__Records for this task__:

▼

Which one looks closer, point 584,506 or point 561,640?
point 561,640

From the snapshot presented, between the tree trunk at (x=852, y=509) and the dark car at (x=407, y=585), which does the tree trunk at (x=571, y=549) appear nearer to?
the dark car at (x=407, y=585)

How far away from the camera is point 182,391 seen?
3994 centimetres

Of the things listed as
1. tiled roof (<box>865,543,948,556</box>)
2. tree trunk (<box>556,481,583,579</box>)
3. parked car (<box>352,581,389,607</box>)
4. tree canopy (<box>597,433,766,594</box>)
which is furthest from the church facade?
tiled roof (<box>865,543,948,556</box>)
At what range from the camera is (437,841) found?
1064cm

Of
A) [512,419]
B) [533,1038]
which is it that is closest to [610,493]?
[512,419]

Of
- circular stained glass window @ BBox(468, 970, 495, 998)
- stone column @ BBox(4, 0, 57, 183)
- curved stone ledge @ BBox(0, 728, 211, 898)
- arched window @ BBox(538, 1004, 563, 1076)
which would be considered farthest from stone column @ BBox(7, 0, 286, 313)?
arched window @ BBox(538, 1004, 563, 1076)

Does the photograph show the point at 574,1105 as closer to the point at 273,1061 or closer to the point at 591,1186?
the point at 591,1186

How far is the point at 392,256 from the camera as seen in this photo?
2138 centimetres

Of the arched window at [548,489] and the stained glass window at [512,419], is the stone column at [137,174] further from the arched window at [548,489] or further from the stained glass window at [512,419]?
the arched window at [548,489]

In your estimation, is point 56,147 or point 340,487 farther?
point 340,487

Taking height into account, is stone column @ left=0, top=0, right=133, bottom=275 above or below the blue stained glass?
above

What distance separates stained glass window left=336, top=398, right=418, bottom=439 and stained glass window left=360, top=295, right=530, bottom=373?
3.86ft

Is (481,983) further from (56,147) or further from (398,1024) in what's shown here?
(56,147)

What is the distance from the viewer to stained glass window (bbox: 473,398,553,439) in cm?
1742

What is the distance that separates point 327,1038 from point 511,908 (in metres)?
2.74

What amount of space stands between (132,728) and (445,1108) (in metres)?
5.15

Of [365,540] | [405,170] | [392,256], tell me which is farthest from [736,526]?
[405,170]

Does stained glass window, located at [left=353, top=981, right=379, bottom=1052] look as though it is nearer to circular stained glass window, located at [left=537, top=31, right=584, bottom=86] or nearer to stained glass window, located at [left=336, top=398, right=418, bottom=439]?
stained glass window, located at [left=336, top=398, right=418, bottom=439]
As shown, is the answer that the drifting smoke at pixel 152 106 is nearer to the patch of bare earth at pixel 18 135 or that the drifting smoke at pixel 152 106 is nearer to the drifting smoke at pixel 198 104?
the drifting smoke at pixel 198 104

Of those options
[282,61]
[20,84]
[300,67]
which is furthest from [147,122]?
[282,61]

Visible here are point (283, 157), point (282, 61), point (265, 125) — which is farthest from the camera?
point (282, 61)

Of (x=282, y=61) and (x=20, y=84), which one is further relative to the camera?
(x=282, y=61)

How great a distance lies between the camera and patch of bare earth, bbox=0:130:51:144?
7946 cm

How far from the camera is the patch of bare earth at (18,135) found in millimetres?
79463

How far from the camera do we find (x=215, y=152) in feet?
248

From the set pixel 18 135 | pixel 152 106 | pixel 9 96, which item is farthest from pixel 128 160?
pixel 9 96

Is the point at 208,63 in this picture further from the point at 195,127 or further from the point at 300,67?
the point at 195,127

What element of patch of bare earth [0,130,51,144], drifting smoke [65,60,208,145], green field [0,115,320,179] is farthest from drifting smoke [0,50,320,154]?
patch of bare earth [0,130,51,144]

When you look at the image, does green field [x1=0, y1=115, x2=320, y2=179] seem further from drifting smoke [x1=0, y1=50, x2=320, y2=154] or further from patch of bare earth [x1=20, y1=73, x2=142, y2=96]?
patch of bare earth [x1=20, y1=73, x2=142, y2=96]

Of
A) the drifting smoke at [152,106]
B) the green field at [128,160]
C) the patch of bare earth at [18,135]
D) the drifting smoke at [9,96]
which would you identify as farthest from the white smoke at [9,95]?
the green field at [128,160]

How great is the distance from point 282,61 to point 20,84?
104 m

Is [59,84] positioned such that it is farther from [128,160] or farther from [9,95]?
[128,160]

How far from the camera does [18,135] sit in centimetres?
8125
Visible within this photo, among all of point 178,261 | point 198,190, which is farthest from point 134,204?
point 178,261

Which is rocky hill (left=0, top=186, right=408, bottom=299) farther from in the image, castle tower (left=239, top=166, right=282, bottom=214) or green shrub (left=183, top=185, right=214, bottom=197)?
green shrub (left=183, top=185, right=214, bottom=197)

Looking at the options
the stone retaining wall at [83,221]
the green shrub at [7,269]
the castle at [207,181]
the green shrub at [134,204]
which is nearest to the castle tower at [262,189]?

▲

__Short exercise__:
Restate the final lines of the listing above word for word, beginning at the line that contains "How great is".

__Completed task__:
How great is the distance from point 282,61 to point 20,84?
104 m

Is [59,84] positioned such that it is farther from [128,160] or farther from [9,95]?
[128,160]

How far from the camera does [18,135] sit in centimetres?
8125
Visible within this photo, among all of point 178,261 | point 198,190, which is farthest from point 134,204?
point 178,261

Which is rocky hill (left=0, top=186, right=408, bottom=299) farther from in the image, castle tower (left=239, top=166, right=282, bottom=214) or green shrub (left=183, top=185, right=214, bottom=197)?
green shrub (left=183, top=185, right=214, bottom=197)

Looking at the options
the stone retaining wall at [83,221]
the green shrub at [7,269]
the castle at [207,181]
the green shrub at [134,204]
which is nearest to the castle tower at [262,189]?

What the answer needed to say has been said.